━━━━━ RAW DATA ━━━━━

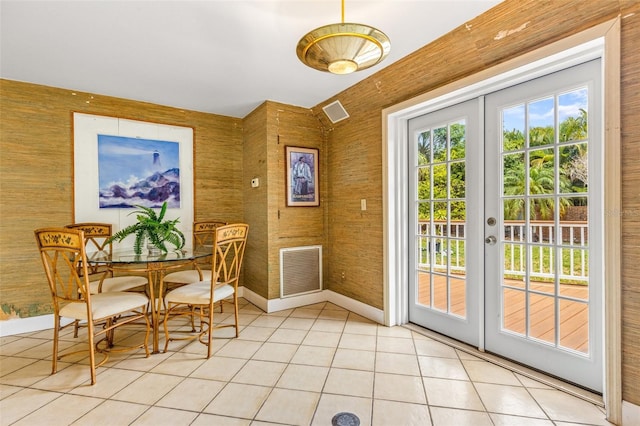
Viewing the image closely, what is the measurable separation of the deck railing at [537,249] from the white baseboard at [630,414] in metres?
0.67

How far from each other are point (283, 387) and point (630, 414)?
1920 millimetres

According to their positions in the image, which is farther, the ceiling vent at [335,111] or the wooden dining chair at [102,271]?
the ceiling vent at [335,111]

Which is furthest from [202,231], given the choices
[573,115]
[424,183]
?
[573,115]

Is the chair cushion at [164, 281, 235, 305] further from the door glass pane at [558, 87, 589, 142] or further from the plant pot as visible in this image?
the door glass pane at [558, 87, 589, 142]

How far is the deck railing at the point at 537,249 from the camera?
193cm

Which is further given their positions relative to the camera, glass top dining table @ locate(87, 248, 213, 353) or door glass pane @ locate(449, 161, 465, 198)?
door glass pane @ locate(449, 161, 465, 198)

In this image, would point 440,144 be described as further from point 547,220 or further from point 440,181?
point 547,220

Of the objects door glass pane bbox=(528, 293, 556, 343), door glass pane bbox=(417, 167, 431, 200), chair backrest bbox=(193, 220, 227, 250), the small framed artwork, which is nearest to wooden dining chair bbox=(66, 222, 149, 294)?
chair backrest bbox=(193, 220, 227, 250)

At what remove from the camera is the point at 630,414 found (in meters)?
1.56

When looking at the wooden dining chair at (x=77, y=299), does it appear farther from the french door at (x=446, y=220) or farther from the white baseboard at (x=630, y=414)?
the white baseboard at (x=630, y=414)

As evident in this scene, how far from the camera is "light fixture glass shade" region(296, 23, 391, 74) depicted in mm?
1402

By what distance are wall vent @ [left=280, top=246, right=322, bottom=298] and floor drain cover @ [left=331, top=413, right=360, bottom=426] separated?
1960 millimetres

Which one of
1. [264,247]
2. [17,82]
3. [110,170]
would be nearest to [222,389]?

━━━━━

* INSTRUCTIONS FOR THE TASK *
Set down all the data again exactly as above, pictures excluded.

* WORKED ANSWER *
Viewing the image closely, what is the measurable separation of the deck railing at [537,249] from the white baseboard at [630,414] in metres?
0.67

How far from each other are point (283, 387) and point (630, 414)?
1920 millimetres

According to their positions in the image, which is farther, the ceiling vent at [335,111] or the wooden dining chair at [102,271]?
the ceiling vent at [335,111]

Which is furthest from [202,231], given the choices
[573,115]
[424,183]
?
[573,115]

Is the chair cushion at [164, 281, 235, 305] further from the door glass pane at [558, 87, 589, 142] or further from the plant pot as visible in this image?
the door glass pane at [558, 87, 589, 142]

How far is the deck railing at the point at 537,249 from the camera?
193cm

Which is further given their positions relative to the camera, glass top dining table @ locate(87, 248, 213, 353) or door glass pane @ locate(449, 161, 465, 198)?
door glass pane @ locate(449, 161, 465, 198)

In this image, would point 440,144 be described as further from point 547,220 or further from point 440,181?
point 547,220

Of the objects door glass pane bbox=(528, 293, 556, 343), door glass pane bbox=(417, 167, 431, 200), chair backrest bbox=(193, 220, 227, 250), the small framed artwork, which is nearest to wooden dining chair bbox=(66, 222, 149, 294)?
chair backrest bbox=(193, 220, 227, 250)

At what remove from the camera is the point at 630,414 found (in meters)?
1.56

When looking at the wooden dining chair at (x=77, y=299), does it appear farther from the french door at (x=446, y=220) or farther from the white baseboard at (x=630, y=414)?
the white baseboard at (x=630, y=414)

As evident in this scene, how far from the camera is "light fixture glass shade" region(296, 23, 391, 74) depicted in mm?
1402

By what distance are wall vent @ [left=280, top=246, right=322, bottom=298] and floor drain cover @ [left=331, top=413, right=360, bottom=426] separated?
1960 millimetres

Which one of
1. [264,247]
2. [17,82]
3. [110,170]
would be nearest to [222,389]?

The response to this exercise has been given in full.